Scene-based spatial questions:
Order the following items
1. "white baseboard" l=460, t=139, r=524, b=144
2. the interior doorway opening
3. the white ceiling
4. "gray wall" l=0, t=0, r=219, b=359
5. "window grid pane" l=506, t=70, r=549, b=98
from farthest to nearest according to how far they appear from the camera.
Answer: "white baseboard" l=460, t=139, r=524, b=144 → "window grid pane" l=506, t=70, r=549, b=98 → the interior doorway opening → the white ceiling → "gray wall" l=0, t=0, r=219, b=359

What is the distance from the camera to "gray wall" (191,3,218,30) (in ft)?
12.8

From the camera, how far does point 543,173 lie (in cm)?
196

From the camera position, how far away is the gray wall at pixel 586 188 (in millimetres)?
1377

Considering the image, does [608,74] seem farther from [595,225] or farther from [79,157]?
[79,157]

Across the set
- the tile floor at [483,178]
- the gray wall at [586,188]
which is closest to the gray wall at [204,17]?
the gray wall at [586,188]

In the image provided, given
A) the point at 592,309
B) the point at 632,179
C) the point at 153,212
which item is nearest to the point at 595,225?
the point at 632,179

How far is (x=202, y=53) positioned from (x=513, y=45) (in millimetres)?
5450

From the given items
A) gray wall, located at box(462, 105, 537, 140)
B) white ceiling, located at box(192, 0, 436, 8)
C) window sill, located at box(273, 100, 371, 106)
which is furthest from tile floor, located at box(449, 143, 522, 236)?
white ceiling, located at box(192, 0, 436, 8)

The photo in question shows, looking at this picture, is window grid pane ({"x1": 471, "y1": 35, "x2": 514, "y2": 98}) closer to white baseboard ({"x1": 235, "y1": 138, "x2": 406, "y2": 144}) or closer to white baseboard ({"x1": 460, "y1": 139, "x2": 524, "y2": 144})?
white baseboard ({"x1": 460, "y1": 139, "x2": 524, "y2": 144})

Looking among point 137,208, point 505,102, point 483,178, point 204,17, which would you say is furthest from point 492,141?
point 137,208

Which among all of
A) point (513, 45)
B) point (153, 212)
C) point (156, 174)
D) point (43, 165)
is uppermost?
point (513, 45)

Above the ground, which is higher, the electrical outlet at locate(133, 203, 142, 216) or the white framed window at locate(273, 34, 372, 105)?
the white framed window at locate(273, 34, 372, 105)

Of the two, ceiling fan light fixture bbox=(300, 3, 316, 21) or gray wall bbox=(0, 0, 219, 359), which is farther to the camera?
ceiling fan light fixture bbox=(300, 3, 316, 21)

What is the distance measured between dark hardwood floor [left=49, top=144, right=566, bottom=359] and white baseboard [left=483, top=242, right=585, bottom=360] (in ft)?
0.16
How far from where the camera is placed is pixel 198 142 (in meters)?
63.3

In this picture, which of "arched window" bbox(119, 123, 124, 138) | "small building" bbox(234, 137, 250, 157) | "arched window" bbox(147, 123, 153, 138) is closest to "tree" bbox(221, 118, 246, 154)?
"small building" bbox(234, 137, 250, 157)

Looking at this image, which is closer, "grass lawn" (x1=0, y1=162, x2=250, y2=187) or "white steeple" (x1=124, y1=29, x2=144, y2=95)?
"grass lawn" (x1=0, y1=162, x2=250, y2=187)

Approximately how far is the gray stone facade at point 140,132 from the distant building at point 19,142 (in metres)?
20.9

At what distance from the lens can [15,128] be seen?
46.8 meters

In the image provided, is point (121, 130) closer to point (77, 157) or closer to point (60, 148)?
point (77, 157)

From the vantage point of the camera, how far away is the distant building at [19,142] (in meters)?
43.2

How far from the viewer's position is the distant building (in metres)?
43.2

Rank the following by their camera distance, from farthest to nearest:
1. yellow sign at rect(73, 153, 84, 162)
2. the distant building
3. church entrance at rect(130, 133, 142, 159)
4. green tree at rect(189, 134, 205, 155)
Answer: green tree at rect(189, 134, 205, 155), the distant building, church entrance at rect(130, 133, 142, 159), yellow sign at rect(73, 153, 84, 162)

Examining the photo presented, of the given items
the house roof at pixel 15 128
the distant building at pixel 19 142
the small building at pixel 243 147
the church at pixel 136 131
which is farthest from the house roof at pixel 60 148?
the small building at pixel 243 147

Goal: Print every record exactly as it was given.

Output:
Order the following items
1. "white baseboard" l=460, t=139, r=524, b=144
2. the interior doorway opening
3. the white ceiling
4. "gray wall" l=0, t=0, r=219, b=359
5. "window grid pane" l=506, t=70, r=549, b=98
from farthest to nearest according to how far they appear from the camera.
Answer: "white baseboard" l=460, t=139, r=524, b=144 → "window grid pane" l=506, t=70, r=549, b=98 → the interior doorway opening → the white ceiling → "gray wall" l=0, t=0, r=219, b=359

What is the distance from the camera to "gray wall" (191,3,218,30) (in ft)?
12.8

From the camera, how far does point 543,173 lie (in cm)?
196

From the camera position, how far away is the gray wall at pixel 586 188 (in millimetres)?
1377

Considering the image, does [608,74] seem farther from [595,225] or farther from [79,157]?
[79,157]

Across the set
- the tile floor at [483,178]
- the gray wall at [586,188]
which is closest to the gray wall at [204,17]?
the gray wall at [586,188]

In the image provided, given
A) the point at 592,309
B) the point at 632,179
C) the point at 153,212
which item is nearest to the point at 595,225?
the point at 632,179

How far is (x=202, y=53) positioned from (x=513, y=45) (in millimetres)?
5450

From the given items
A) gray wall, located at box(462, 105, 537, 140)
B) white ceiling, located at box(192, 0, 436, 8)
C) window sill, located at box(273, 100, 371, 106)
which is furthest from tile floor, located at box(449, 143, 522, 236)?
white ceiling, located at box(192, 0, 436, 8)

The photo in question shows, looking at this picture, is window grid pane ({"x1": 471, "y1": 35, "x2": 514, "y2": 98}) closer to white baseboard ({"x1": 235, "y1": 138, "x2": 406, "y2": 144}) or closer to white baseboard ({"x1": 460, "y1": 139, "x2": 524, "y2": 144})?
white baseboard ({"x1": 460, "y1": 139, "x2": 524, "y2": 144})

Looking among point 137,208, point 505,102, point 483,178, point 204,17, which would you say is furthest from point 492,141?
point 137,208

Which among all of
A) point (513, 45)
B) point (153, 212)
C) point (156, 174)
D) point (43, 165)
is uppermost?
point (513, 45)

Above the ground, which is higher, the electrical outlet at locate(133, 203, 142, 216) or the white framed window at locate(273, 34, 372, 105)?
the white framed window at locate(273, 34, 372, 105)

Of the two, ceiling fan light fixture bbox=(300, 3, 316, 21) or gray wall bbox=(0, 0, 219, 359), which is farther to the camera?
ceiling fan light fixture bbox=(300, 3, 316, 21)

What is the distance measured between dark hardwood floor [left=49, top=144, right=566, bottom=359] and white baseboard [left=483, top=242, right=585, bottom=360] (in ft)?
0.16
How far from where the camera is placed is pixel 198 142 (in meters)?
63.3

In this picture, which of "arched window" bbox(119, 123, 124, 138) | "small building" bbox(234, 137, 250, 157) | "arched window" bbox(147, 123, 153, 138) is closest to "tree" bbox(221, 118, 246, 154)?
"small building" bbox(234, 137, 250, 157)

Looking at this image, which is closer, "grass lawn" (x1=0, y1=162, x2=250, y2=187) or "white steeple" (x1=124, y1=29, x2=144, y2=95)?
"grass lawn" (x1=0, y1=162, x2=250, y2=187)

Approximately how far is the gray stone facade at point 140,132 from the distant building at point 19,142 (in metres)?
20.9

At what distance from the lens can [15,128] be seen?
46.8 meters

In the image provided, is point (121, 130) closer to point (77, 157) or closer to point (60, 148)?
point (77, 157)

From the vantage point of the camera, how far away is the distant building at [19,142] (in meters)?
43.2

How far from the viewer's position is the distant building (in metres)?
43.2

Rank the following by their camera distance, from farthest to nearest:
1. yellow sign at rect(73, 153, 84, 162)
2. the distant building
3. church entrance at rect(130, 133, 142, 159)
4. green tree at rect(189, 134, 205, 155)
Answer: green tree at rect(189, 134, 205, 155), the distant building, church entrance at rect(130, 133, 142, 159), yellow sign at rect(73, 153, 84, 162)

Examining the photo presented, of the given items
the house roof at pixel 15 128
the distant building at pixel 19 142
the small building at pixel 243 147
the church at pixel 136 131
which is farthest from the house roof at pixel 60 148?
the small building at pixel 243 147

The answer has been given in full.